This is a continuation of the discussion in: https://github.com/llvm/llvm-project/pull/72105. One outcome of the discussion is noticing that the semantics of a number of vector ops converge when manipulating unit dimensions ( vector.shape_cast , vector.broadcast , vector.extract/insert , vector.extract_element / insert_element and vector.transpose) and cleaning them up relies on “getting lucky” with a slew of canonicalizations/patterns. This leads to difficulties in picking canonical forms and special casing in vector related patterns.
Idea #1
One approach could be to introduce vector.expand_shape/vector.collapse_shape with similar semantics to tensor.expand/collapse_shape. The observation here is that outside of vector.extract_element/insert_element, all of the above ops devolve to reshapes when the only affected dimensions are unit dimensions. This could unify a few of the representations above without having to sacrifice all “loop structure” like shape cast does.

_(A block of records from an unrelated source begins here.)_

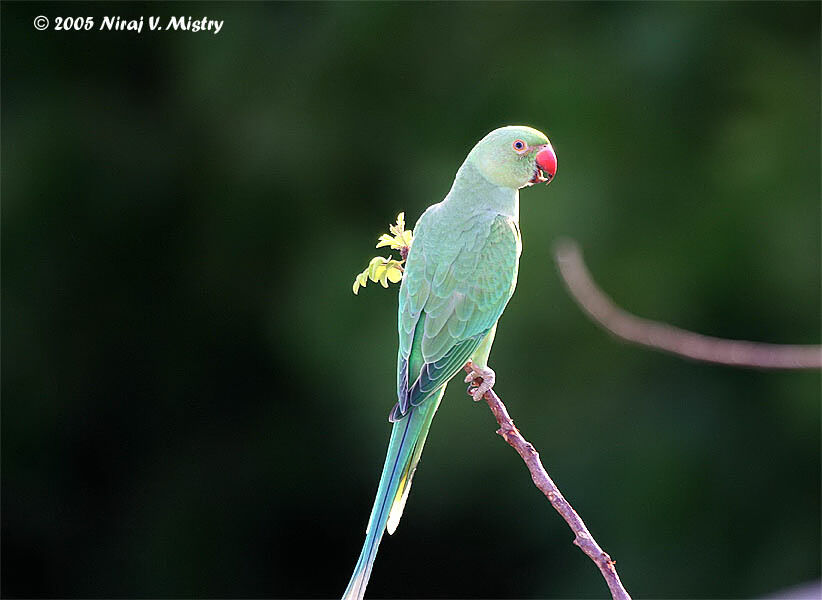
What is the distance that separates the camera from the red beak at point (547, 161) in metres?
1.33

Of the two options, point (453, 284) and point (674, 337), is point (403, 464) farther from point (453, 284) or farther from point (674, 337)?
point (674, 337)

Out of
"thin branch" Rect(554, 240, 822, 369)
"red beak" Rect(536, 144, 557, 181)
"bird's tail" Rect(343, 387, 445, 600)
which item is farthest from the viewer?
"red beak" Rect(536, 144, 557, 181)

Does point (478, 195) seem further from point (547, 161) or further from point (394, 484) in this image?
point (394, 484)

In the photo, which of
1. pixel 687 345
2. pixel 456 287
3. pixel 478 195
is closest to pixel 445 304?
pixel 456 287

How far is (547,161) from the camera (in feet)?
4.38

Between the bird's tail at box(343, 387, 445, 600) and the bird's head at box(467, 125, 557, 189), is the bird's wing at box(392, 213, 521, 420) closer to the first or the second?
the bird's tail at box(343, 387, 445, 600)

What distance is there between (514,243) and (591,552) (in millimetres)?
480

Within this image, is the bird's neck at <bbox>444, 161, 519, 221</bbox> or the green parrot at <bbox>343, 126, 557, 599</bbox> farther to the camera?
the bird's neck at <bbox>444, 161, 519, 221</bbox>

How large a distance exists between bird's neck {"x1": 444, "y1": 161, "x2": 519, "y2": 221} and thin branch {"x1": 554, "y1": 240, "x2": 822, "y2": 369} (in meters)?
0.11

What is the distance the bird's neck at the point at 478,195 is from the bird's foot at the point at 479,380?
0.24 metres

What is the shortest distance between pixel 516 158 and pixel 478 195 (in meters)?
0.08

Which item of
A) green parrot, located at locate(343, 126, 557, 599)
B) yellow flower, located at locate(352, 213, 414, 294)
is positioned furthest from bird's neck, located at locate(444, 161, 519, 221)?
yellow flower, located at locate(352, 213, 414, 294)

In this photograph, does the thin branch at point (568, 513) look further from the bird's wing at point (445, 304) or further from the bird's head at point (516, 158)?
the bird's head at point (516, 158)

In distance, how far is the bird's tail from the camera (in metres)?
0.99
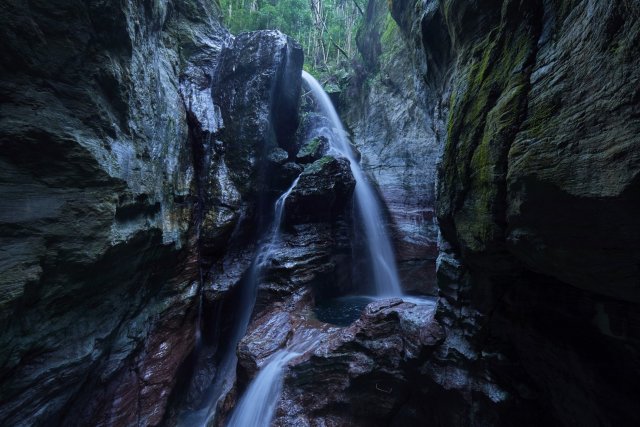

vector.broadcast ... : vector<4xf32> to vector<1x4xf32>
// ==
vector.expand_shape [[0, 1]] ... : vector<4xf32> to vector<1x4xf32>
vector.extract %0[0, 0] : vector<4xf32> from vector<1x1x4xf32>
// ==
vector.collapse_shape [[0, 1, 2]] ... : vector<1x1x4xf32> to vector<4xf32>
vector.transpose [0, 1] ... : vector<1x4xf32> to vector<4x1xf32>
// ==
%1 = vector.collapse_shape [[0, 1]] ... : vector<1x4xf32> to vector<4xf32>
vector.expand_shape [[0, 1]] ... : vector<4xf32> to vector<4x1xf32>
Concerns with this representation could be the use of two ops to represent the single transpose; it doesn’t really look more canonical than before to me, bringing me to the second idea.
Idea #2
Add collapse and expand indices to vector.shape_cast. The observation here is that any non-scalable vector reshape can be represented with a full shape collapse + shape expand.
vector.shape_cast ... : vector<AxBxf32> to vector<BxAxf32>
// ==
%1 = vector.collapse_shape [[0, 1]] ... : vector<AxBxf32> to vector<(A*B)xf32>
vector.expand_shape [[0, 1]] ... : vector<(A*B)xf32> to vector<BxAxf32>
Default shape_cast semantics can keep the full collapse → full expand and elide the reshape indices, making this a relatively non-intrusive change. The benefit of explicitly representing the collapse/expand indices is that analysis of whether a shape cast is just a collapse or expand becomes significantly easier, and also introduces a relatively trivial pattern that rewrites any shape cast as an explicit collapse/expand. Then we can do analysis on the expand/collapse portions in isolation (or even try propagating them through the IR in different directions!).
I’m not familiar enough with scalable vector semantics to know that this is completely correct, but arbitrary shape casts don’t seem to play very nice with scalable vectors, e.g.
shape_cast ... : vector<[1]x[1]x[1]xf32> to vector<[1]x[1]xf32>
There is ambiguity to me in how the shapes are being reassociated in this case (maybe this is just illegal), but having explicit collapse/expand indices seems to clarify the semantics here (my high level understanding of scalable vectors is that they are similar to dynamic shapes in tensors but with more restrictions).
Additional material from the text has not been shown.